GRZECH, KTÓRY POWODUJE, ŻE BÓG PŁACZE

Powiem to prosto – bez owijania w bawełnę i zmiękczania. Grzech, przez który Bóg płacze, jest popełniany codziennie, nie przez pogańskich grzeszników, ale przez wielu chrześcijan – to grzech zwątpienia w miłość Boga do Jego dzieci.

Czy myślicie, że jeżeli Bóg płacze, to czyni Go zbyt podobnym do człowieka i bezbronnym.? To zapytajcie siebie, jak Bóg pełen miłości mógłby nie płakać, kiedy Jego własny lud zwątpił w Jego naturę. Jezus Chrystus był Bogiem w ciele i według Ewangelii Jana, płakał, kiedy Jego najbliżsi wątpili w Jego miłość i troskę. Taki był wcielony Bóg przy grobie Łazarza, płacząc z powody przyjaciół, którzy nie poznali, kim On jest.
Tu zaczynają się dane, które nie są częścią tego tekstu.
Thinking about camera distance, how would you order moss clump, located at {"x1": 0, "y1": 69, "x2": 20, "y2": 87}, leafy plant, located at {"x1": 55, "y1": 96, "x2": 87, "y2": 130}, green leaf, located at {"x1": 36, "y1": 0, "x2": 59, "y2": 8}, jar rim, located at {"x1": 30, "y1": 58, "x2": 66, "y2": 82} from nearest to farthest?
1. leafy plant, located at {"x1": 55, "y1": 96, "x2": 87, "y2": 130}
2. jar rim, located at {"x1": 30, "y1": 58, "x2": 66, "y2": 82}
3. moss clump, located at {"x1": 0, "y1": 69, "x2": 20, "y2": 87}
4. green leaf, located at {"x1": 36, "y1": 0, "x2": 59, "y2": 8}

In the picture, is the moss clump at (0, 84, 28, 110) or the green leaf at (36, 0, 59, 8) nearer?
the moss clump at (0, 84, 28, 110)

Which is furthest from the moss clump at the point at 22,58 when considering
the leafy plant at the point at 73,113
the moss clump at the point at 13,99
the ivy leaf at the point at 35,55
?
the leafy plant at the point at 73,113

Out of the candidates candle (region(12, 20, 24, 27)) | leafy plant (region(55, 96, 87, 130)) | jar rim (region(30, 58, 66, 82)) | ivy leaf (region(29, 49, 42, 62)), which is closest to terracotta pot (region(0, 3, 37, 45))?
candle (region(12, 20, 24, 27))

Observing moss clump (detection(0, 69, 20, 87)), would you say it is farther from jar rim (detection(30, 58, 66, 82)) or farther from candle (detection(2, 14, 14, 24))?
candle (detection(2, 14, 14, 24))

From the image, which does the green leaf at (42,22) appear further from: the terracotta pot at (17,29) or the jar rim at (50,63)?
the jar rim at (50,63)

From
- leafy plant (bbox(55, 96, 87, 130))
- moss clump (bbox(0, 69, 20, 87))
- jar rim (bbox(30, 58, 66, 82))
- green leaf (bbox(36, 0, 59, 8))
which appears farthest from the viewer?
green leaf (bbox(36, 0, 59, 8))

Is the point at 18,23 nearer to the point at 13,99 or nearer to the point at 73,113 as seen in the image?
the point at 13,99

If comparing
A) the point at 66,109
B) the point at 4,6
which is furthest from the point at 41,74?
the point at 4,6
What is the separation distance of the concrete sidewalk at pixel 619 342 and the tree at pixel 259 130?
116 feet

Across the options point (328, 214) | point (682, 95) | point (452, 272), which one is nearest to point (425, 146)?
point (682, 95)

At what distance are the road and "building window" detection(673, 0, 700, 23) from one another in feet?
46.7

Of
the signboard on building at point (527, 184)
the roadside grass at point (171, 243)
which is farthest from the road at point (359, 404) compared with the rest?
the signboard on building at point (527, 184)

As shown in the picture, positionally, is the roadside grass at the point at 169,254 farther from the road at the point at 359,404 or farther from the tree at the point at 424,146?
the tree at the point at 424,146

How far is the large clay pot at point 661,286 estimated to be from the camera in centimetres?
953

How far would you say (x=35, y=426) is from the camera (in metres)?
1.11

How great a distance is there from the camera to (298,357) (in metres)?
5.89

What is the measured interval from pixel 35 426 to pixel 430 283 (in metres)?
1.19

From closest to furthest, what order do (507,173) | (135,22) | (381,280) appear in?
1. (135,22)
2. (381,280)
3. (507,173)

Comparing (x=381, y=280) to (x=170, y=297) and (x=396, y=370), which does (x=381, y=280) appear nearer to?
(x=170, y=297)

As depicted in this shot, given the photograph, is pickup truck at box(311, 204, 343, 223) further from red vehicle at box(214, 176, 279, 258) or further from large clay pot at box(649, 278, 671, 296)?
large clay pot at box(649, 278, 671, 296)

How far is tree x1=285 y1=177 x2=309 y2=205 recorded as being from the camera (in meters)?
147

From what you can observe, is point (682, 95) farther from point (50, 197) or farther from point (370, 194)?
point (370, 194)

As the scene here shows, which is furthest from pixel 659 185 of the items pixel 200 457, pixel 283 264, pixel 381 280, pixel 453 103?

Ciągle na nowo najbliżsi towarzysze Chrystusa na ziemi wątpili w Jego miłość do nich. Pomyślcie o uczniach w łodzi miotanej falami i zalewanej wodą .Jezus był w tyle łodzi i słodko spał. Bojąc się o swoje życie, Jego naśladowcy budzą Go i oskarżają o zwykłą obojętność. „Nauczycielu, nic cię to nie obchodzi, że giniemy?” (Mar. 4:38). Jak ich oskarżenia musiały smucić Pana! W ich łodzi był wszechmogący Bóg! Jak mógł się nie troszczyć? Kiedykolwiek człowiek odwraca wzrok od Pana, a skupia się na okolicznościach, zawsze zwycięża zwątpienie. Jezus był zdumiony! „Jak możecie się bać, kiedy Ja jestem z wami! Jak możecie kwestionować Moją miłość i troskę?”
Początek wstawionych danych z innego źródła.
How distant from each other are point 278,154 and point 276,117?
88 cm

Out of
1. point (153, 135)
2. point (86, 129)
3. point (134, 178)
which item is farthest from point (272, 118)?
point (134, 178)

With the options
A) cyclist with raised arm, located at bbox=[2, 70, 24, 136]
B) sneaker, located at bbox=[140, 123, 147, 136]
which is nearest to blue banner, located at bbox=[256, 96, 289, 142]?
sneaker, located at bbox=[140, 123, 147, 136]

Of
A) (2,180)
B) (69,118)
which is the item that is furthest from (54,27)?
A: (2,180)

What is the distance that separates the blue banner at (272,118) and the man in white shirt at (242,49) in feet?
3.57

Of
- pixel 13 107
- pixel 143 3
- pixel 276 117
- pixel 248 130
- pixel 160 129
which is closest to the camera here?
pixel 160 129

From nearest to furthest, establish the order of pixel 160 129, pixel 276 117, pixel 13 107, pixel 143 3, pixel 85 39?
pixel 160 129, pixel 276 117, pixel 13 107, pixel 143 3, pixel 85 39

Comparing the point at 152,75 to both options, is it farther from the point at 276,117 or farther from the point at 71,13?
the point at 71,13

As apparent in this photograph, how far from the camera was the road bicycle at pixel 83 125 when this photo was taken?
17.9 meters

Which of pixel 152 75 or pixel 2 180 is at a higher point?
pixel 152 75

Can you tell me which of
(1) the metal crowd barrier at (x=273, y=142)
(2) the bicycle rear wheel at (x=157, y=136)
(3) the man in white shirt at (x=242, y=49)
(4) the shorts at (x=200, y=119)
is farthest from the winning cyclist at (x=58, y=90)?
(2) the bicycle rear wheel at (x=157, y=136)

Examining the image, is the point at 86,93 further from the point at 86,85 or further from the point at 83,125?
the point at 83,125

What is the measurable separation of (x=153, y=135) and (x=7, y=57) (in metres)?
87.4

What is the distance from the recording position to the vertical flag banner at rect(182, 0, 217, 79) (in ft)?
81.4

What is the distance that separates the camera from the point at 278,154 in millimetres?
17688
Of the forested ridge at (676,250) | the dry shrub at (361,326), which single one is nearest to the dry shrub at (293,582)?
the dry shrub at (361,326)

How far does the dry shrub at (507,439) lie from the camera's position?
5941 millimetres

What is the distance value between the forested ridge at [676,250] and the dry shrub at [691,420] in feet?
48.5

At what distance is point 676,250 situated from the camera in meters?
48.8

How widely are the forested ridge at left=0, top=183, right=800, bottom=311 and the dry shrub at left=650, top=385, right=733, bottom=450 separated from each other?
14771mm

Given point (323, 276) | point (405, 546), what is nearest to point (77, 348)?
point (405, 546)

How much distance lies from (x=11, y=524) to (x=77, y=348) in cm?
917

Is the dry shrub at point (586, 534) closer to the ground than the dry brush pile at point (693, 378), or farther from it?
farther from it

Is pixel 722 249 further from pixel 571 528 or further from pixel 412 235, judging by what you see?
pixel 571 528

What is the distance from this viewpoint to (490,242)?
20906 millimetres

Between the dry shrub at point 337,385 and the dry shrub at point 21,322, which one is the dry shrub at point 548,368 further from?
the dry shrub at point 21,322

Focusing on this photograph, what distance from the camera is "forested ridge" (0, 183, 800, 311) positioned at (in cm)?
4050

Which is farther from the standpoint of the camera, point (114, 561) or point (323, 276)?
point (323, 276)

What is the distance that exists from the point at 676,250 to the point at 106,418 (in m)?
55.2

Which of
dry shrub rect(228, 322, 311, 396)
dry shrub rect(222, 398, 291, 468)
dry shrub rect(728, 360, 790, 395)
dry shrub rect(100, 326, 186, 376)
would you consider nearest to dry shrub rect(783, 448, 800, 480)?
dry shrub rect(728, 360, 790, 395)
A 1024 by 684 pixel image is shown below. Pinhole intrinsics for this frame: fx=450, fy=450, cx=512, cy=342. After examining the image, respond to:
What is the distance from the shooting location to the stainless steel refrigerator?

Dzisiaj chrześcijanie smucą Pana w tej sprawie jeszcze bardziej. Nasza niewiara jest dla Niego większym afrontem, niż niewiara Marii, Marty i wszystkich uczniów, gdyż nasz grzech jest popełniany względem większej światłości. Stoimy na wyższej górze i widzimy więcej, niż oni kiedykolwiek widzieli. Mamy całą Biblię z pełnym i wiarygodnym zapisem Bożej wierności. Mamy spisane świadectwa z prawie każdego z 20 wieków chrześcijaństwa, od pokoleń bogobojnych ojców, którzy przekazywali dla nas te niewzruszone dowody Bożej miłości. Mamy również niezliczone osobiste doświadczenia, które świadczą o Bożej miłości i uczuciu do nas.

Patrzmy na Jego ogromne miłosierdzie i miłość, wyznajmy naszą grzeszność i niewiarę i uznajmy to, kim On jest!